◆ Task prompt ◆
Extract the full listing verbatim and drop any pictures from your copy.
+++
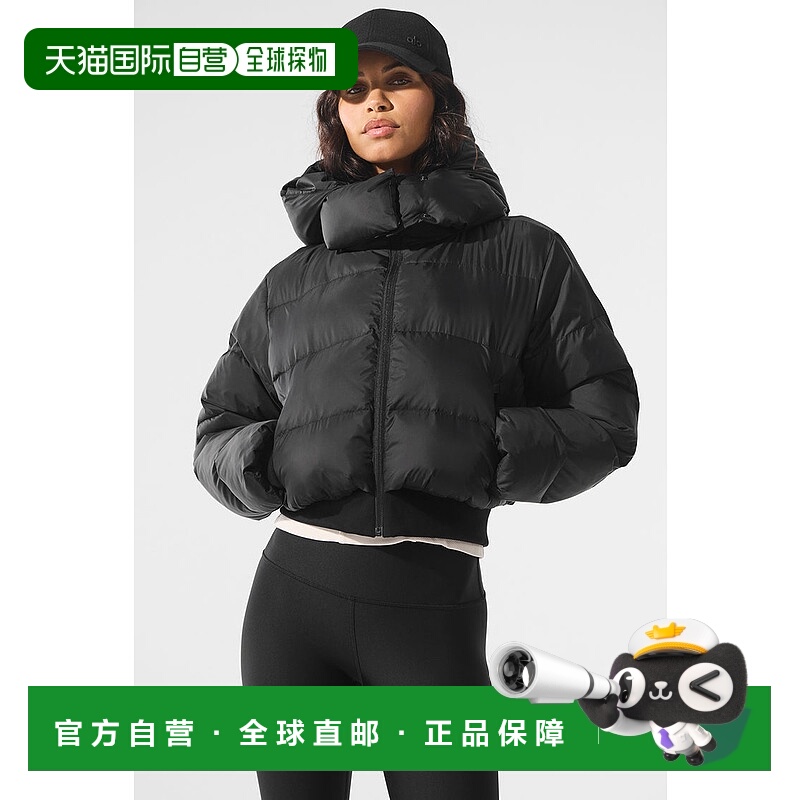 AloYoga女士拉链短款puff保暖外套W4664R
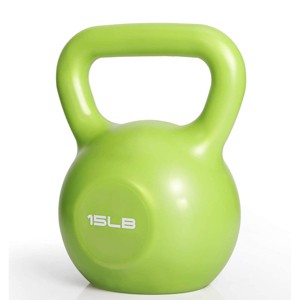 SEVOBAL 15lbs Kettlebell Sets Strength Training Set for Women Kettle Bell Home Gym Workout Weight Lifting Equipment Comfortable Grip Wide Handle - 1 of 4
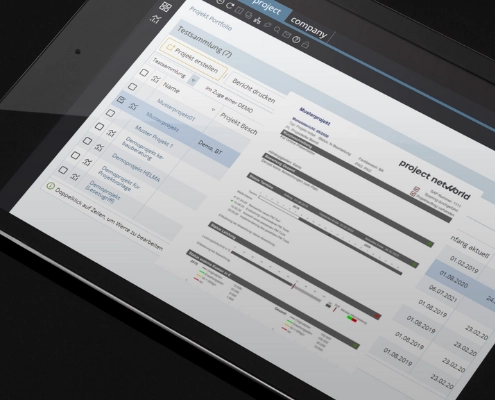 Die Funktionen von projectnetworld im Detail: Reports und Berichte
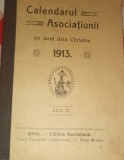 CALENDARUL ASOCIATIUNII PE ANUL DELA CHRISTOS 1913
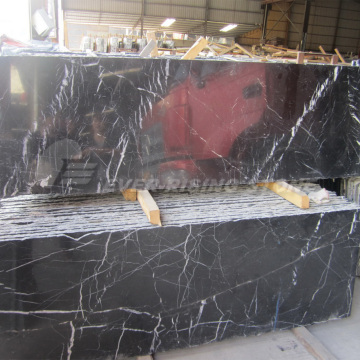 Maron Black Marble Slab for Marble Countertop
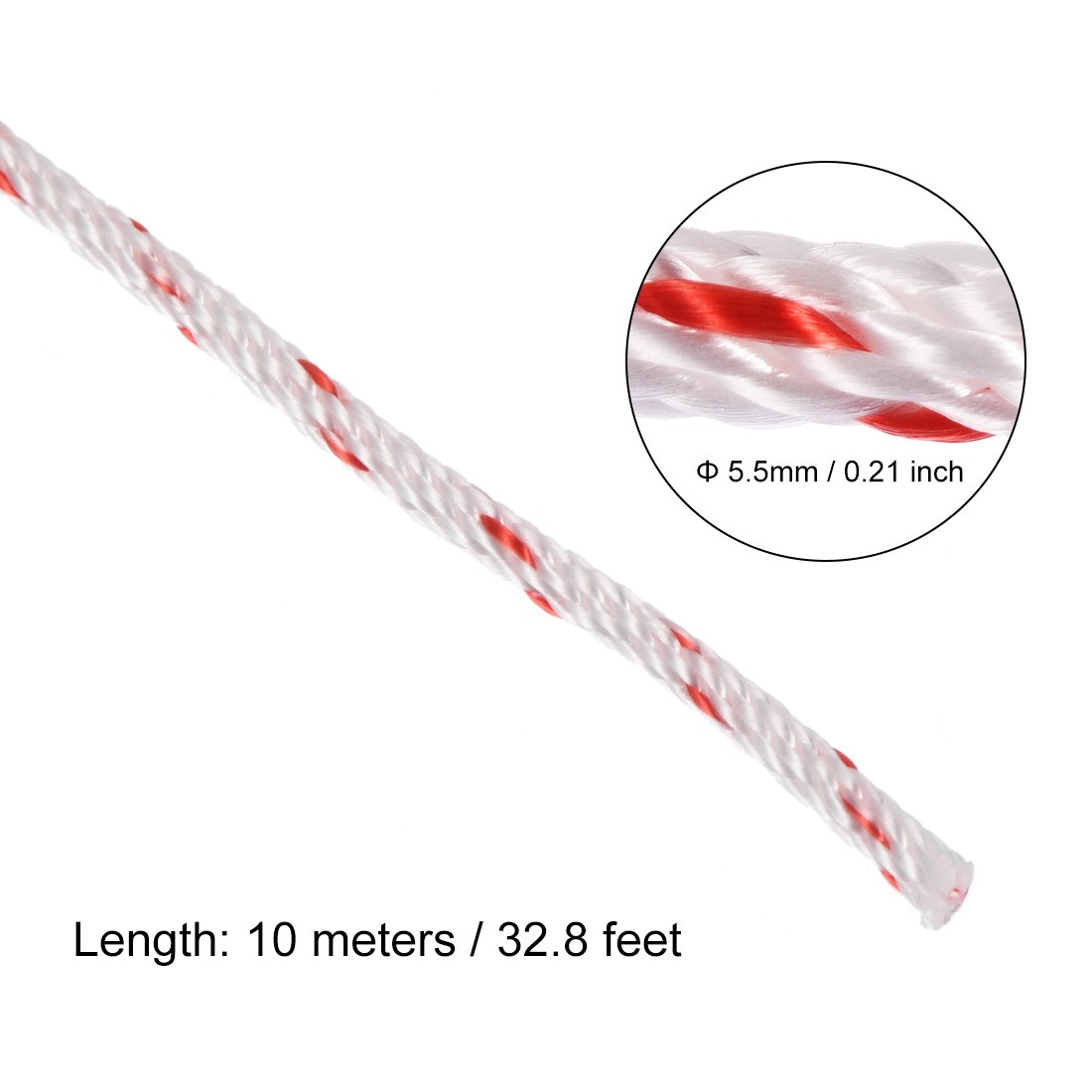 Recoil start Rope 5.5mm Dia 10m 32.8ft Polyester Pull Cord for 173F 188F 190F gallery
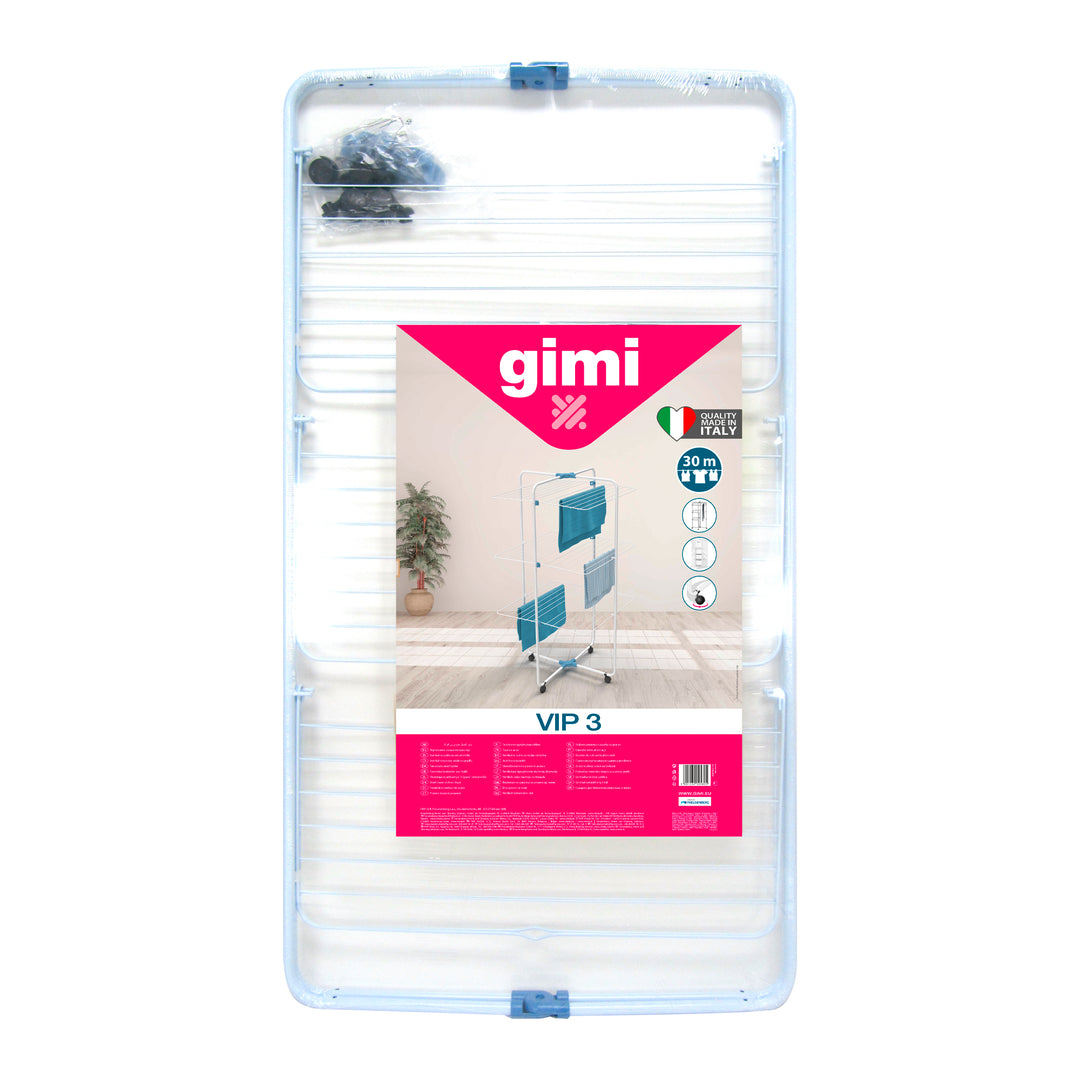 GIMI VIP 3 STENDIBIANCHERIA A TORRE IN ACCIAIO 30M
+++
◆ Your response ◆
 AloYoga女士拉链短款puff保暖外套W4664R
 SEVOBAL 15lbs Kettlebell Sets Strength Training Set for Women Kettle Bell Home Gym Workout Weight Lifting Equipment Comfortable Grip Wide Handle - 1 of 4
 Die Funktionen von projectnetworld im Detail: Reports und Berichte
 CALENDARUL ASOCIATIUNII PE ANUL DELA CHRISTOS 1913
 Maron Black Marble Slab for Marble Countertop
 Recoil start Rope 5.5mm Dia 10m 32.8ft Polyester Pull Cord for 173F 188F 190F gallery
 GIMI VIP 3 STENDIBIANCHERIA A TORRE IN ACCIAIO 30M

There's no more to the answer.